Because it was never anticipated that this would happen there are a number of potential consequences of the takeover that have not been thought out.  Failure to do so may have disastrous consequences for low income rental housing.

Walter Moreau, executive director of the Austin-based nonprofit housing organization Foundation Communities, and Texas’ largest nonprofit tax credit developer, altered me to a some areas of deep concern to the affordable housing community regarding the impending federal takeover of Fannie Mae and Freddie Mac (“the GSEs”).

Today’s New York Times article discloses the likely federal government takeover of Freddie and Fannie. The Times reports when the auditors from Morgan Stanley started to review the GSEs’ books, they found some questionable stuff.

Freddie Mac and Fannie Mae have also inflated their financial positions by relying on deferred-tax assets – credits accumulated over the years that can be used to offset future profits. Fannie maintains that its worth is increased by $36 billion through such credits, and Freddie argues that it has a $28 billion benefit.

Even by Fannie and Freddie standards $64 billion is a lot of money.  We suspect much of these “deferred-tax assets” are low income housing tax credits.  The GSEs have become probably the largest buyers of low income housing tax credits in recent years.  An accounting decision to remove those credits from assets would probably push both companies’ capital below the regulatory requirements.

Walter Moreau points out that tax credits have no value to the GSEs unless they generate profits, which they have failed to do over the last four quarters and seem increasingly unlikely to the next year.

Even if the auditors don’t allow them to be counted as an asset, the low income housing credits do have value. The critical question is what the government will do with the asset when it takes over the GSEs.
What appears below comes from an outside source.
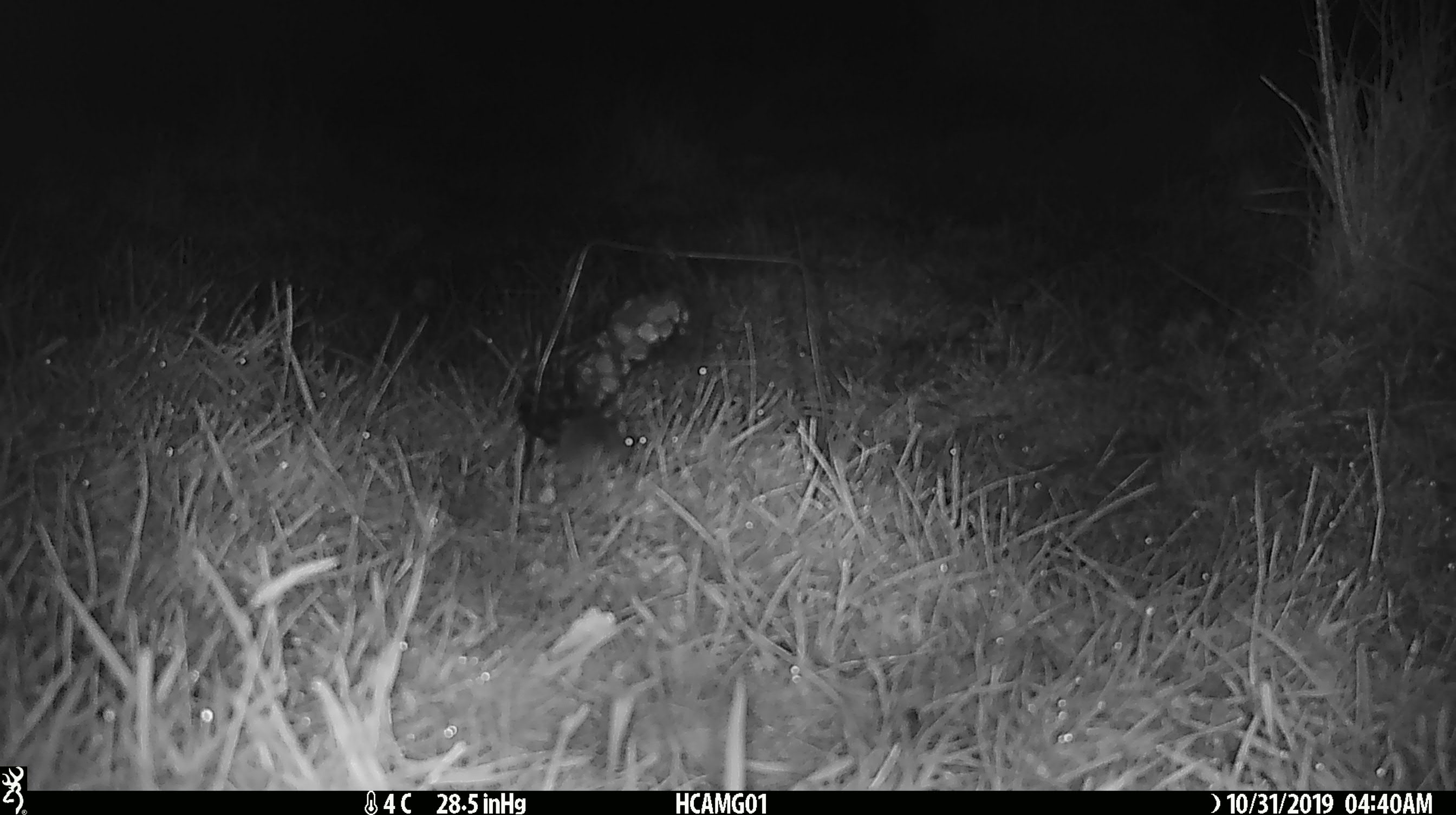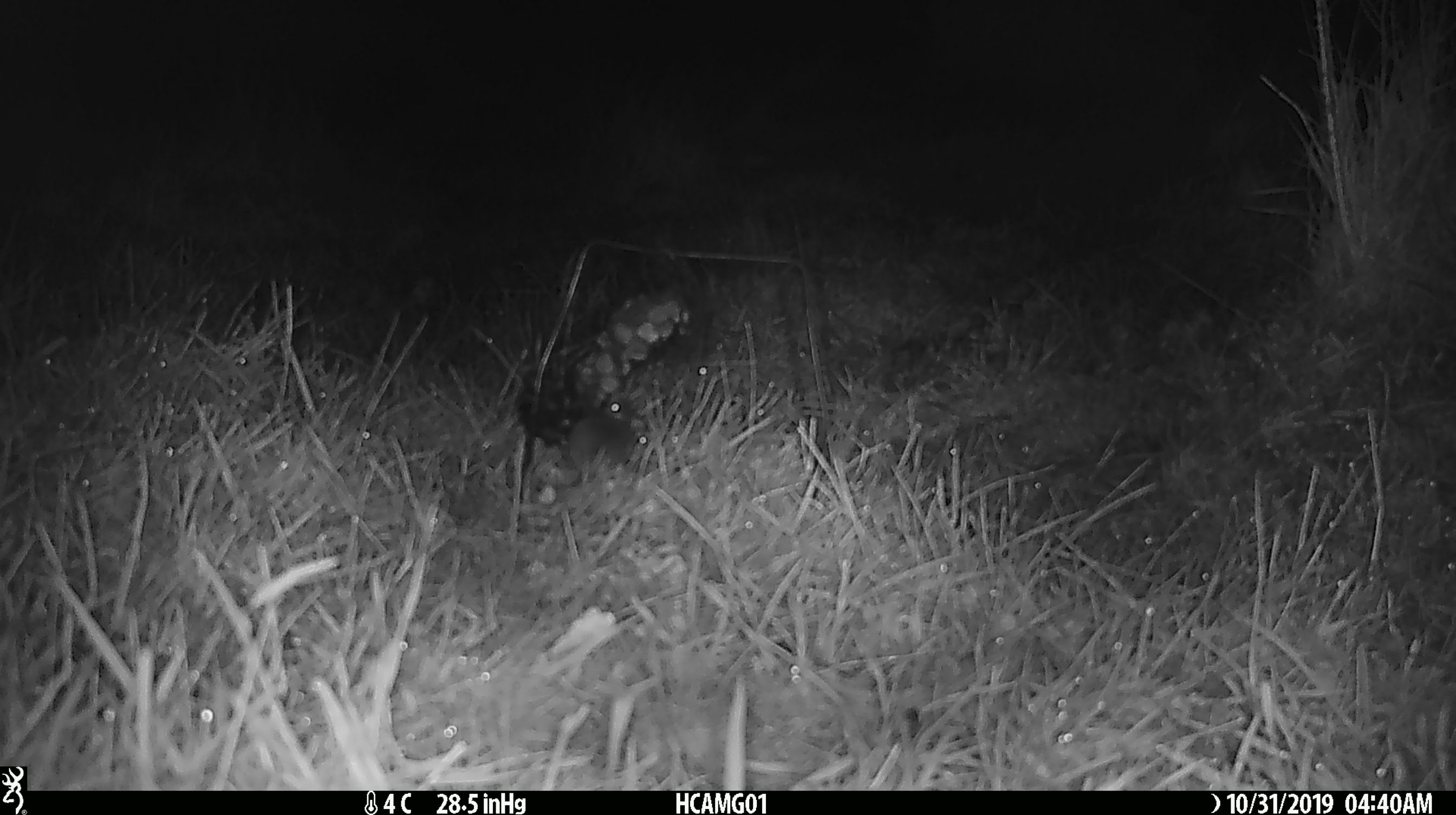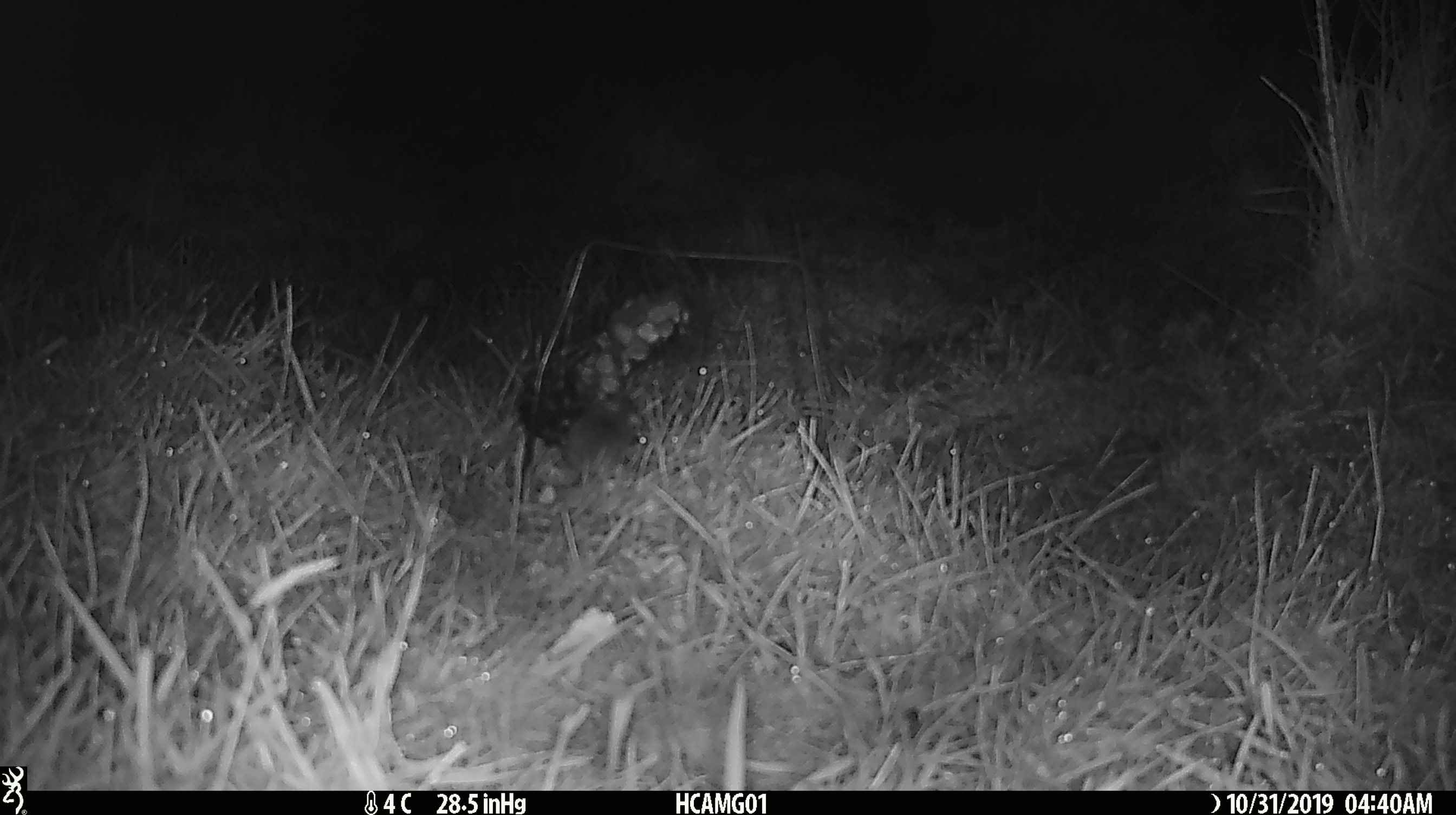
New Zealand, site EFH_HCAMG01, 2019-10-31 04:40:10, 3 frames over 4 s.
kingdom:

They could sell the credits to corporations. They would take a loss right now, but they could liquidate the credits at a cheap enough price.  But if the federal government takes over the GSEs can the government sell the credits?  It’s not clear if there is statutory authority to do so.  If it is legal, the feds could raise money by selling the credits, but it would be like a government giveaway (eg. the government selling credits against future federal taxes at a 25% discount or more).

From the standpoint of affordable housing production, dumping tax credits on the market right now would saturate the market. Most of the profitable corporations in America that buy credits likely already have all the credits they could handle to offset their future tax liability in the current economy.

Dumping the tax credits held by Fannie and Freddie in the market would have a disastrous impact on the ongoing housing tax credits being issued under federal authority by the states.  It would dramatically devalue credits issued under the ongoing program, producing far fewer units of housing per federal tax credit.  So the cost to the federal government of dumping the GSE’s huge inventories of tax credits have to factored against this offsetting cost to the government housing program.

If the feds takeover the GSEs and just erase their credits, this could help drive the housing credit market up.  Tax credit prices would rise, producing more equity for the on-going low income housing tax credit program.  But since Fannie and Freddie were two of the largest buyers of housing tax credits wiping those out would be a huge loss to the corporations (and a huge cost to the taxpayer).

Another interesting question: What happens to all the low income housing tax credit developments where Fannie and Freddie are the limited partners? Would the federal government become the limited partner?  That would be interesting! 🙂

These are questions that demand immediate attention from housing advocates.

I started my commitment to housing justice for people and communities with low incomes in 1975 in Austin's Clarksville community. These years of working side-by-side with dedicated community leaders to find solutions to housing and community development challenges have taught me some things and I’m learning new things every day.